*Source*
....
There are 3,854 hybrid buses, 785 battery electric buses, and 22 hydrogen fuel cell buses operating in London, as of March 2022, out of a total bus fleet of 8,795 - this is around 53% of the bus fleet.  

The battery electric fleet of the city (about 9% of the total fleet) is the second-largest in Europe, after Moscow, which has over 1000 electric buses operating. From 2021, all new buses will be zero emission, and the entire bus fleet will be zero emission by 2034, although Transport for London have stated that with additional funding, this could be achieved by 2030.

In 2021, it was announced that all buses in the fleet meet or exceed Euro VI emission standards, following the phasing out of older buses, the retrofitting of diesel vehicles and the introduction of new hybrid & electric buses.

Background
In 2006, transport was responsible for around 20% of London's CO2 emissions; with buses making up 5% of the transport total. The city set a target of a 20% reduction in emissions by the year 2020. Converting London's entire bus fleet to hybrid vehicles would reduce CO2 emissions by around 200,000 tonnes per year. Diesel buses also produce particulate pollution, which is harmful to health. By using less diesel fuel, operators can also reduce the running cost of their bus fleet.
....
*What you have to do*
From the text on London's bus fleet, extract the passage word for word, starting at the words "The battery electric" and ending after "hybrid & electric buses.".

*Spatial reasoning dataset excerpts*
....
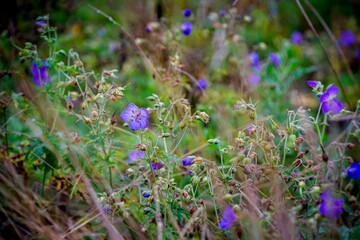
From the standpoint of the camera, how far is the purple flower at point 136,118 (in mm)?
1444

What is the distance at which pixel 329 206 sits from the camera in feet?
4.18

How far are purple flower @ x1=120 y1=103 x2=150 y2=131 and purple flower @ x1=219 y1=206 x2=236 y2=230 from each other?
1.21 ft

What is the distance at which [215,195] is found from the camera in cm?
143

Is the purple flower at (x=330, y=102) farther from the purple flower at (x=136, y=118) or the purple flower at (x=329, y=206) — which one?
the purple flower at (x=136, y=118)

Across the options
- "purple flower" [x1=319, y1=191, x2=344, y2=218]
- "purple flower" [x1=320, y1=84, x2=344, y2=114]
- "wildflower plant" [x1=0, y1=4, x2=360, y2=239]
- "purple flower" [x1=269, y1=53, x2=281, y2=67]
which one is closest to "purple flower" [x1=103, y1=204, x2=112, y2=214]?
"wildflower plant" [x1=0, y1=4, x2=360, y2=239]

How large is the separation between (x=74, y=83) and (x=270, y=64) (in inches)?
54.2

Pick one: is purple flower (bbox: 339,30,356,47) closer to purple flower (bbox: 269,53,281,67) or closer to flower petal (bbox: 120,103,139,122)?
purple flower (bbox: 269,53,281,67)

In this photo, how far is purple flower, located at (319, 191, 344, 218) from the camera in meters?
1.27

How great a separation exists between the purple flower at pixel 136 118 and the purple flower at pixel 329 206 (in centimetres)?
57

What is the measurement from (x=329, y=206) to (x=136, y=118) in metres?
0.62

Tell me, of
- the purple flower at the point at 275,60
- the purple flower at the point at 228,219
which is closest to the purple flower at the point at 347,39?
the purple flower at the point at 275,60

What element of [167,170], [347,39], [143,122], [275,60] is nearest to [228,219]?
[167,170]

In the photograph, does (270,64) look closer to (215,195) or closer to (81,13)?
(215,195)

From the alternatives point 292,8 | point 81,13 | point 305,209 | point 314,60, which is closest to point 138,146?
point 305,209
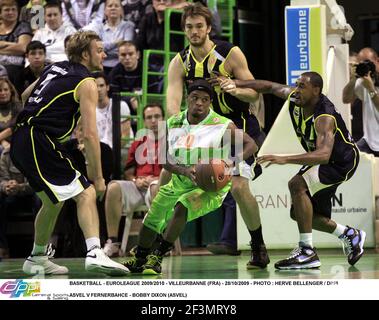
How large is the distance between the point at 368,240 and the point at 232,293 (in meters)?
4.40

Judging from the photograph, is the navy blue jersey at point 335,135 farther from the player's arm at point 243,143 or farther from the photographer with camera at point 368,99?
the photographer with camera at point 368,99

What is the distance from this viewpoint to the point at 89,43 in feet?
22.9

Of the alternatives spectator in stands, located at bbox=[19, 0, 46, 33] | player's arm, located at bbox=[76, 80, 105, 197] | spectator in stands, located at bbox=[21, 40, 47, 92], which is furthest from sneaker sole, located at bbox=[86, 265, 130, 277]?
spectator in stands, located at bbox=[19, 0, 46, 33]

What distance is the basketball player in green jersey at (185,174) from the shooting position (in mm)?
6852

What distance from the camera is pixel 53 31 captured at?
11641 millimetres

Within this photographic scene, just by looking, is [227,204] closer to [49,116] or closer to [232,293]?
A: [49,116]

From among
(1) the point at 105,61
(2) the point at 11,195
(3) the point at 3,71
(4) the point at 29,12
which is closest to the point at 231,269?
(2) the point at 11,195

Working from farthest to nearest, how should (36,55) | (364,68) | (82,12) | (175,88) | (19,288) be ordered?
(82,12) < (36,55) < (364,68) < (175,88) < (19,288)

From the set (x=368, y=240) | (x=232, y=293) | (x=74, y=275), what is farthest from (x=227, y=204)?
(x=232, y=293)

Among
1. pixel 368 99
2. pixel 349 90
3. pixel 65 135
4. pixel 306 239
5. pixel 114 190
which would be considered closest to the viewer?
pixel 65 135

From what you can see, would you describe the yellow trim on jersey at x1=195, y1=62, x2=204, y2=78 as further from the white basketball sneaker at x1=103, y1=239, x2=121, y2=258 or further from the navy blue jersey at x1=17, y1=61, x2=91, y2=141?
the white basketball sneaker at x1=103, y1=239, x2=121, y2=258

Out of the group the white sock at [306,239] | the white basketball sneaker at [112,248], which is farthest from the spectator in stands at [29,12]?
the white sock at [306,239]

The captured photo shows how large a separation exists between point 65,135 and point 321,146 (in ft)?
7.00

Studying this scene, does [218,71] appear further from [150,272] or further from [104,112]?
[104,112]
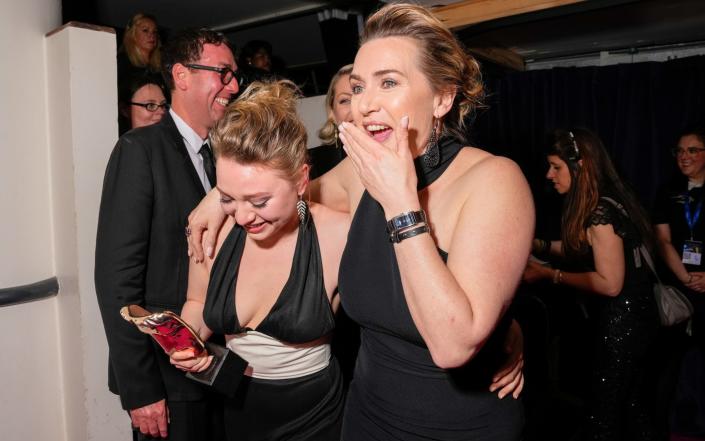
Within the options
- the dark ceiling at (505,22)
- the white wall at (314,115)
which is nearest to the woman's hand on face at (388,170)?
the dark ceiling at (505,22)

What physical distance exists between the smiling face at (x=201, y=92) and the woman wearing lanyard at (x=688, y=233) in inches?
115

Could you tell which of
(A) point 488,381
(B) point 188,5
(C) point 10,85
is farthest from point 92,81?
(B) point 188,5

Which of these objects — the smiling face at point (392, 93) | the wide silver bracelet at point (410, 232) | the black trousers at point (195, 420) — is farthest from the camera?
the black trousers at point (195, 420)

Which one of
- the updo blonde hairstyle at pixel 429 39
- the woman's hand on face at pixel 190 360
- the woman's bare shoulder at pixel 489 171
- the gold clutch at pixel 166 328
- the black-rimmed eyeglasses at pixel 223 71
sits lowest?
the woman's hand on face at pixel 190 360

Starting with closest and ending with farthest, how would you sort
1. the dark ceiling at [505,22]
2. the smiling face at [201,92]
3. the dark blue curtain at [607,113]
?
the smiling face at [201,92] → the dark ceiling at [505,22] → the dark blue curtain at [607,113]

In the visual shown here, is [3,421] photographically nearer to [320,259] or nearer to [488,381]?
[320,259]

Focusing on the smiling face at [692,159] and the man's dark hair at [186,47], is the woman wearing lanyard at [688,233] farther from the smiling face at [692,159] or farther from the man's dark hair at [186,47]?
the man's dark hair at [186,47]

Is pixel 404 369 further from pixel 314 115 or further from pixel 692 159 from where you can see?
pixel 692 159

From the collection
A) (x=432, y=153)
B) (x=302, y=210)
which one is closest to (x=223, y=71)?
(x=302, y=210)

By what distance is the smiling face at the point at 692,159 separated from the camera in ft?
11.9

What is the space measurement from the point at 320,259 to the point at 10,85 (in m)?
1.52

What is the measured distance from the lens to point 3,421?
2133 mm

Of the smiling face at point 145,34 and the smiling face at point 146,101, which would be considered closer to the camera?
the smiling face at point 146,101

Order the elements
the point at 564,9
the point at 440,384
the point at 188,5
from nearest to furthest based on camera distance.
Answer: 1. the point at 440,384
2. the point at 564,9
3. the point at 188,5
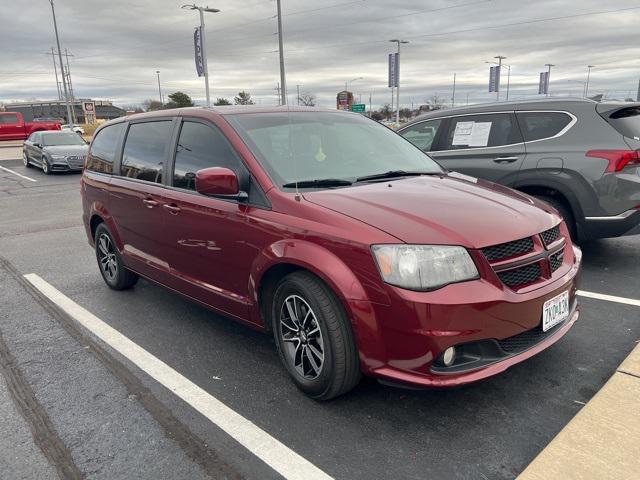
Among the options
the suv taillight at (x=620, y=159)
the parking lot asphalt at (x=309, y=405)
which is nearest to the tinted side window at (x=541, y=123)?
the suv taillight at (x=620, y=159)

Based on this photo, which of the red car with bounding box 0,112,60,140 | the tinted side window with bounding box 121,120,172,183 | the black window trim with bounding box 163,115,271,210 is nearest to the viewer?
the black window trim with bounding box 163,115,271,210

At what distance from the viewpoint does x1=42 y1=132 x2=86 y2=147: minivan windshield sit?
1891cm

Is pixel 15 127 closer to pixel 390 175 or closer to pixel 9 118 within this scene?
pixel 9 118

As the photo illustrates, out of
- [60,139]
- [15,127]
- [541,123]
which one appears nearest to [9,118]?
[15,127]

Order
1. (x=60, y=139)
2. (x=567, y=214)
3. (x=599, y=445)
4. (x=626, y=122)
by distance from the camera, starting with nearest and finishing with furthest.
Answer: (x=599, y=445) < (x=626, y=122) < (x=567, y=214) < (x=60, y=139)

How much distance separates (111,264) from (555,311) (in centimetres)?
425

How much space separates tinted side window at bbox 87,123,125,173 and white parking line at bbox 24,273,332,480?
60.3 inches

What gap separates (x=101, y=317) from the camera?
184 inches

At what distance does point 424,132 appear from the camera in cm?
682

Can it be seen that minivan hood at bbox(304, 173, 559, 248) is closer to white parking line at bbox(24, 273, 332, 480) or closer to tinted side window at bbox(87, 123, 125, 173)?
white parking line at bbox(24, 273, 332, 480)

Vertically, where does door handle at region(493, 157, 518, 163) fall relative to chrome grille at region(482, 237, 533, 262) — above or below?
above

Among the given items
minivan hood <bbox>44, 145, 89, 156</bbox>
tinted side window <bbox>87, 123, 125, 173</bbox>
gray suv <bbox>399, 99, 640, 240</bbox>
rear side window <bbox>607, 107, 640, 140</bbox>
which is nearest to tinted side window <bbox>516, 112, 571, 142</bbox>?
gray suv <bbox>399, 99, 640, 240</bbox>

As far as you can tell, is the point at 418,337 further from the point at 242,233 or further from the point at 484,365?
the point at 242,233

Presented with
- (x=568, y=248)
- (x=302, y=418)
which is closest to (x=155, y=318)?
(x=302, y=418)
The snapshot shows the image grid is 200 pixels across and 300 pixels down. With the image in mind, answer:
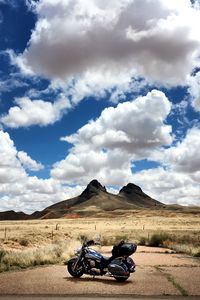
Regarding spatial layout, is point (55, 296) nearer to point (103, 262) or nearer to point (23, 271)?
point (103, 262)

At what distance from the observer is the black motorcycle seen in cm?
1472

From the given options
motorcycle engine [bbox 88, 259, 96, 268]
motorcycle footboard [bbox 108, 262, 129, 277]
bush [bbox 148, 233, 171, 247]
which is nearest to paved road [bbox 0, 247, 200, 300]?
motorcycle footboard [bbox 108, 262, 129, 277]

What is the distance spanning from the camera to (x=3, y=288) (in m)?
13.1

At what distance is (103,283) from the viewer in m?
14.4

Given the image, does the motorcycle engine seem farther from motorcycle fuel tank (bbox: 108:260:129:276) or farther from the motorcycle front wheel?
motorcycle fuel tank (bbox: 108:260:129:276)

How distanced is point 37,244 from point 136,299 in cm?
2572

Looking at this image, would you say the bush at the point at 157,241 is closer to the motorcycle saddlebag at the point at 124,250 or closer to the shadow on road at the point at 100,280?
the shadow on road at the point at 100,280

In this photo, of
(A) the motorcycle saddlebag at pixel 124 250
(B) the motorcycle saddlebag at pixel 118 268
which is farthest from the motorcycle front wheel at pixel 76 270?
(A) the motorcycle saddlebag at pixel 124 250

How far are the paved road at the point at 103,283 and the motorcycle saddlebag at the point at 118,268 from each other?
29cm

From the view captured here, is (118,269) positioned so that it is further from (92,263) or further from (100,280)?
(92,263)

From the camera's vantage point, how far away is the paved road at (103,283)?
12.7 metres

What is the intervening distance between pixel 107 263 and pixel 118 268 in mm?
640

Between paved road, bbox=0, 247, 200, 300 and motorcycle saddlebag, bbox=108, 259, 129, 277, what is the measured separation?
291 millimetres

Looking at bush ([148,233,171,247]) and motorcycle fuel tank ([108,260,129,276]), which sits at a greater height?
bush ([148,233,171,247])
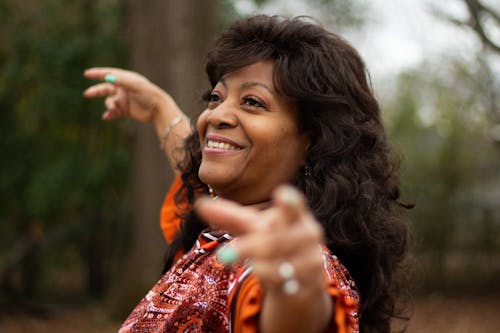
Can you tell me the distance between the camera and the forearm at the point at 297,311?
4.13 ft

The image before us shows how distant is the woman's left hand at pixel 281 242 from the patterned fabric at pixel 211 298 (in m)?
0.23

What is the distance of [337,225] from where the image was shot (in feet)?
6.40

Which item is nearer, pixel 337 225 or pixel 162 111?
pixel 337 225

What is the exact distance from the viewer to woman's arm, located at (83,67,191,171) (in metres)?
2.97

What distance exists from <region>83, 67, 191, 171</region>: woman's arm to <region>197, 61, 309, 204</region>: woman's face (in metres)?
0.96

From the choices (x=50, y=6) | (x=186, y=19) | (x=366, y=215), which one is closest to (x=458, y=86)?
(x=186, y=19)

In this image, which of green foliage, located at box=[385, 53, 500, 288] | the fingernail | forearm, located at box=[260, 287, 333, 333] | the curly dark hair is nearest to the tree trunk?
green foliage, located at box=[385, 53, 500, 288]

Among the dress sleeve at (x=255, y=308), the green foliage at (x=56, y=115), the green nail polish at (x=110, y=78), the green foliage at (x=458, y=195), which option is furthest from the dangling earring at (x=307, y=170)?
the green foliage at (x=458, y=195)

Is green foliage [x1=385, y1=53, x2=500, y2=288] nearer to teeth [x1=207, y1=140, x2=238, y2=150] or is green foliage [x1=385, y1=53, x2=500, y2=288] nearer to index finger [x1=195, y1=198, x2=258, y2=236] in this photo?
teeth [x1=207, y1=140, x2=238, y2=150]

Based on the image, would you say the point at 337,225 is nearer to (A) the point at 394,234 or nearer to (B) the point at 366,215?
(B) the point at 366,215

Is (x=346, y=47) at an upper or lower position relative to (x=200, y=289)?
upper

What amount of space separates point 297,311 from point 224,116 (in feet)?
2.73

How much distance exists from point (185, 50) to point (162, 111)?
3.61 m

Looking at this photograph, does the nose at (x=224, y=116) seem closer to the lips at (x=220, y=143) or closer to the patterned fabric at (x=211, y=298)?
the lips at (x=220, y=143)
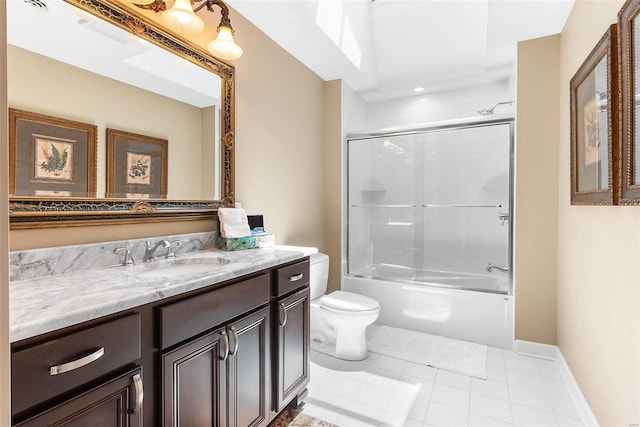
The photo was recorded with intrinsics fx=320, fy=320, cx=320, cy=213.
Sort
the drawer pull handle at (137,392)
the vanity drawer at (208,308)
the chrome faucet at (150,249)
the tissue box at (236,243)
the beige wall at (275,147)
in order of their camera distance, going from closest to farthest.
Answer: the drawer pull handle at (137,392), the vanity drawer at (208,308), the chrome faucet at (150,249), the tissue box at (236,243), the beige wall at (275,147)

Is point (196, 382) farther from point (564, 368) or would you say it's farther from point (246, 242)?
point (564, 368)

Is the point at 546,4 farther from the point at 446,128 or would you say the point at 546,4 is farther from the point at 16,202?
the point at 16,202

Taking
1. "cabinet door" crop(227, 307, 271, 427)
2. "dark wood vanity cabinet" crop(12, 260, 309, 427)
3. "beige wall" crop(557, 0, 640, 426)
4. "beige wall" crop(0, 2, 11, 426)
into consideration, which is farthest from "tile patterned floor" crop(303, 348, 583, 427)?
"beige wall" crop(0, 2, 11, 426)

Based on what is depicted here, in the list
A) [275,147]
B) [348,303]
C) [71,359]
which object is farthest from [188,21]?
[348,303]

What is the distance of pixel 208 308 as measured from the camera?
1175 millimetres

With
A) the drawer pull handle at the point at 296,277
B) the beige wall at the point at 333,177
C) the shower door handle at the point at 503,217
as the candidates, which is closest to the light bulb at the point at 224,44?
the drawer pull handle at the point at 296,277

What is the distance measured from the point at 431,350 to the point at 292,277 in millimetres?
1490

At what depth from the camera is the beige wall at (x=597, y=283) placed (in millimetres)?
1223

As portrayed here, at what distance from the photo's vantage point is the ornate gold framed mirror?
1.15 meters

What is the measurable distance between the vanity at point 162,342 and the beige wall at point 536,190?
6.00 feet

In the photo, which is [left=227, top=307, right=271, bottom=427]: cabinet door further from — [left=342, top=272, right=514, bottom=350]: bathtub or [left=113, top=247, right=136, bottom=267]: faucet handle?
[left=342, top=272, right=514, bottom=350]: bathtub

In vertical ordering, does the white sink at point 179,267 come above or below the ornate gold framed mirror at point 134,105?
below

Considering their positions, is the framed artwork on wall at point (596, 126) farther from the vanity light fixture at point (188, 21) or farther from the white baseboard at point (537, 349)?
the vanity light fixture at point (188, 21)

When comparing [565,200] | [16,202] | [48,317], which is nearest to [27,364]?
[48,317]
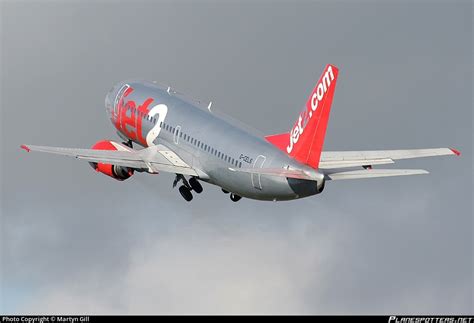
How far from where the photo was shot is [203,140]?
324ft

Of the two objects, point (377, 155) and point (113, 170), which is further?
point (113, 170)

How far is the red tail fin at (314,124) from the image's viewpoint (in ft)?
286

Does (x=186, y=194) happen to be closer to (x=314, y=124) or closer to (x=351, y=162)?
(x=351, y=162)

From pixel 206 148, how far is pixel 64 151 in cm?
954

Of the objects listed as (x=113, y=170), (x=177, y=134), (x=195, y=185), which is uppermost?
(x=177, y=134)

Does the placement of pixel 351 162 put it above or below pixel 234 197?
below

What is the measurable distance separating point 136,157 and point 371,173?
19717mm

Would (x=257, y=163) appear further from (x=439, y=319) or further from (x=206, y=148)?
(x=439, y=319)

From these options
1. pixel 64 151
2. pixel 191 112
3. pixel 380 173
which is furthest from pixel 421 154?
pixel 64 151

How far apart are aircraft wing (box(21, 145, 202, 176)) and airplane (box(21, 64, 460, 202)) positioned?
7 centimetres

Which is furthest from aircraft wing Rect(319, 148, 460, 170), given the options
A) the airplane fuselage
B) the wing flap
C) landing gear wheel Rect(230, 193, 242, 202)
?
landing gear wheel Rect(230, 193, 242, 202)

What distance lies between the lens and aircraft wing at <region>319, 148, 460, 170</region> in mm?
96500

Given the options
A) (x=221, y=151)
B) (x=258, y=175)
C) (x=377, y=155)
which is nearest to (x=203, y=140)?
(x=221, y=151)

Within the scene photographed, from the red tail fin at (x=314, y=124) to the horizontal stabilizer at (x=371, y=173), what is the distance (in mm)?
2454
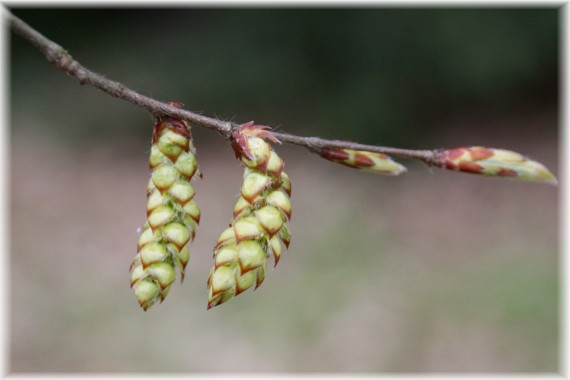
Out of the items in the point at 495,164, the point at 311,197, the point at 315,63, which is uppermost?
the point at 315,63

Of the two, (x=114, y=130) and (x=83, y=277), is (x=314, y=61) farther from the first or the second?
(x=83, y=277)

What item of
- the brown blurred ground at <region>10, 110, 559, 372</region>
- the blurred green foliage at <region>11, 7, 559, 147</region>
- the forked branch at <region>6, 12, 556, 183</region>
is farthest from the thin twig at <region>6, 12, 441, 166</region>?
the blurred green foliage at <region>11, 7, 559, 147</region>

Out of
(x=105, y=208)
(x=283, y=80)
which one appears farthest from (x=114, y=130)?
(x=283, y=80)

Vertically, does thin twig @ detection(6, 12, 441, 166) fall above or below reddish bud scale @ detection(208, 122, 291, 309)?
above

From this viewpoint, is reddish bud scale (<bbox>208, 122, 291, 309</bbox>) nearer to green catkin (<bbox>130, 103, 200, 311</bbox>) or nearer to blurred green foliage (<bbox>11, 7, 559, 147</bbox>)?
green catkin (<bbox>130, 103, 200, 311</bbox>)

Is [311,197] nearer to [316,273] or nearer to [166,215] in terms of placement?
[316,273]

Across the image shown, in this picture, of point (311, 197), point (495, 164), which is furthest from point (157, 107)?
point (311, 197)

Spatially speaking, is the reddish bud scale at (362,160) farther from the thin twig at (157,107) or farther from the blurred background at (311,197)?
the blurred background at (311,197)
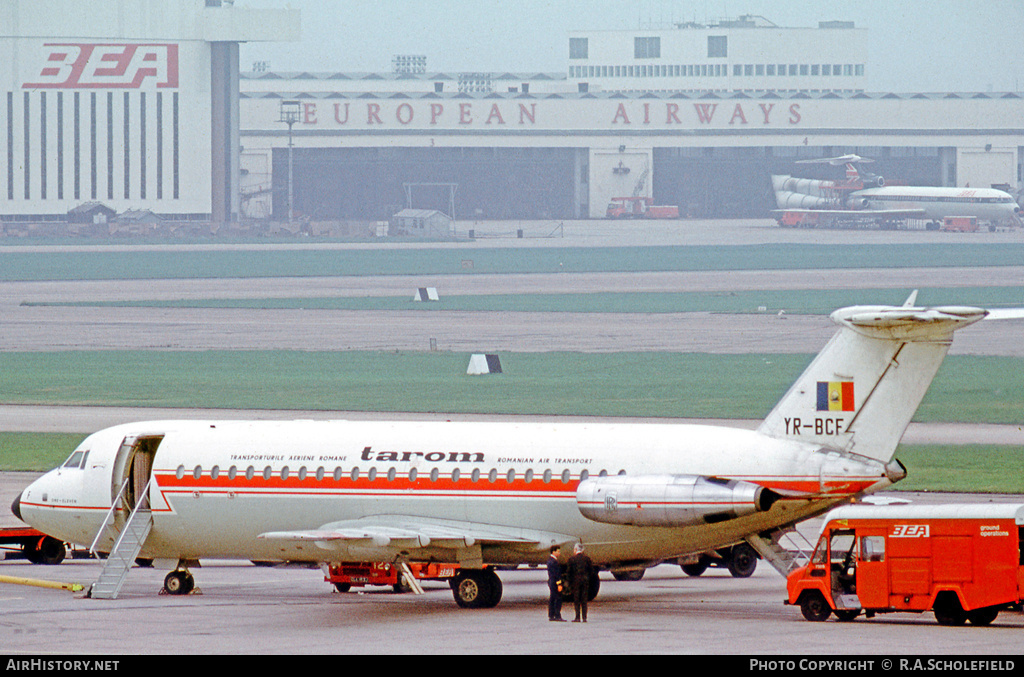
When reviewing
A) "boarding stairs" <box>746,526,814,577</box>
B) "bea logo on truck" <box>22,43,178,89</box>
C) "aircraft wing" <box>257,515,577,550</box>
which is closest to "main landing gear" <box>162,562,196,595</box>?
"aircraft wing" <box>257,515,577,550</box>

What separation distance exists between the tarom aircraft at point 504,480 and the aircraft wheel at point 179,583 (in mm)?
41

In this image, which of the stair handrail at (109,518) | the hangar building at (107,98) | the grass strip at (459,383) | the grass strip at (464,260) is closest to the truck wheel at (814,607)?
the stair handrail at (109,518)

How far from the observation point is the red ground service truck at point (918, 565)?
91.4ft

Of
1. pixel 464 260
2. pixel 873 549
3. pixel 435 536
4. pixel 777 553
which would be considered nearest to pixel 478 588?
pixel 435 536

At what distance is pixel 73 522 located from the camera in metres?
35.4

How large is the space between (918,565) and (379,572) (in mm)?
9996

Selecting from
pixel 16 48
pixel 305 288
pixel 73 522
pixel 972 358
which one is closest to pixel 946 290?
pixel 972 358

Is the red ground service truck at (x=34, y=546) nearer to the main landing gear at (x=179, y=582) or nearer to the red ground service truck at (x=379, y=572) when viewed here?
the main landing gear at (x=179, y=582)

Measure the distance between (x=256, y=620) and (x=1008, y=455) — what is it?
30502 millimetres

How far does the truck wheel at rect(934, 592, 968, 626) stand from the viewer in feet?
92.0

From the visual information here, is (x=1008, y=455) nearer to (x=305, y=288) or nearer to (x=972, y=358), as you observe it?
(x=972, y=358)

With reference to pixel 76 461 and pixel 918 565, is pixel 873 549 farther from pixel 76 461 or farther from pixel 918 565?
pixel 76 461

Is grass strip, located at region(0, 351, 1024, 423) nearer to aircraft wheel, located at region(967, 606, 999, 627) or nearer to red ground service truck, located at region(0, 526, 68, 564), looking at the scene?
red ground service truck, located at region(0, 526, 68, 564)

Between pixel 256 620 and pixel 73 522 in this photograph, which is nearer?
pixel 256 620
....
*Task result*
The battery electric fleet of the city (about 9% of the total fleet) is the second-largest in Europe, after Moscow, which has over 1000 electric buses operating. From 2021, all new buses will be zero emission, and the entire bus fleet will be zero emission by 2034, although Transport for London have stated that with additional funding, this could be achieved by 2030.

In 2021, it was announced that all buses in the fleet meet or exceed Euro VI emission standards, following the phasing out of older buses, the retrofitting of diesel vehicles and the introduction of new hybrid & electric buses.